Polar vortex blamed for at least 21 deaths in US nears an end

Arctic air mass that brought temperatures of minus 30 degrees pulls away from midwest

Steam rises from the city buildings and Lake Michigan in Chicago, Illinois, USA, 31th January 2019. Photograph: Kamil Krzaczynski/ EPA
Steam rises from the city buildings and Lake Michigan in Chicago, Illinois, USA, 31th January 2019. Photograph: Kamil Krzaczynski/ EPA

Frigid weather that paralysed a large swath of the United States this week and caused at least 21 deaths began easing on Friday as an Arctic air mass pulled away, setting the stage for a warmer weekend in the midwest and the northeast.

Temperatures from southern New England to the upper midwest should reach up to 10 degrees Celsius through the weekend and Monday, forecasters said, after a record-breaking cold snap that stopped mail deliveries in some parts of the midwest and shuttered schools and businesses.

In Chicago, which experienced temperatures as low as minus 30 degrees Celsius earlier this week, temperatures of minus 7 on Friday morning felt positively balmy as a measure of normalcy returned to the nation's third-largest city.

====

## What to work on
a: From the polar vortex article, list everything the record-breaking cold snap is said to have stopped or shuttered.
b: According to the polar vortex article, how high should temperatures from southern New England to the upper midwest reach through the weekend and Monday?

Dataset items

====

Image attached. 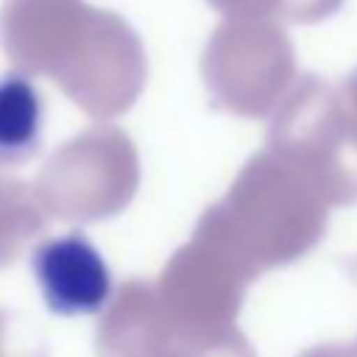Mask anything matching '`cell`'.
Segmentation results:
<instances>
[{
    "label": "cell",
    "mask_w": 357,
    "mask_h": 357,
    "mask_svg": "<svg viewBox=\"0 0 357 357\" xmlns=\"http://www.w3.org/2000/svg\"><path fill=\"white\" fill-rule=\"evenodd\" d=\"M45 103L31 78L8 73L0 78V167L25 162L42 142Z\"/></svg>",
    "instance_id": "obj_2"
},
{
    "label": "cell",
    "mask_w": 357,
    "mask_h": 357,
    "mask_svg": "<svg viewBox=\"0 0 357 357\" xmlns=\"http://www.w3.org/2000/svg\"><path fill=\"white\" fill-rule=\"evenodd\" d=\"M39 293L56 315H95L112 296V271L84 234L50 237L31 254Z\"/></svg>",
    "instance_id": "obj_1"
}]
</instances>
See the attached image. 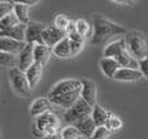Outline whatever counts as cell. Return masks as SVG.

====

## Answer list
a:
- Mail deliveries in some parts of the midwest
- Schools
- Businesses

b: Up to 10 degrees Celsius.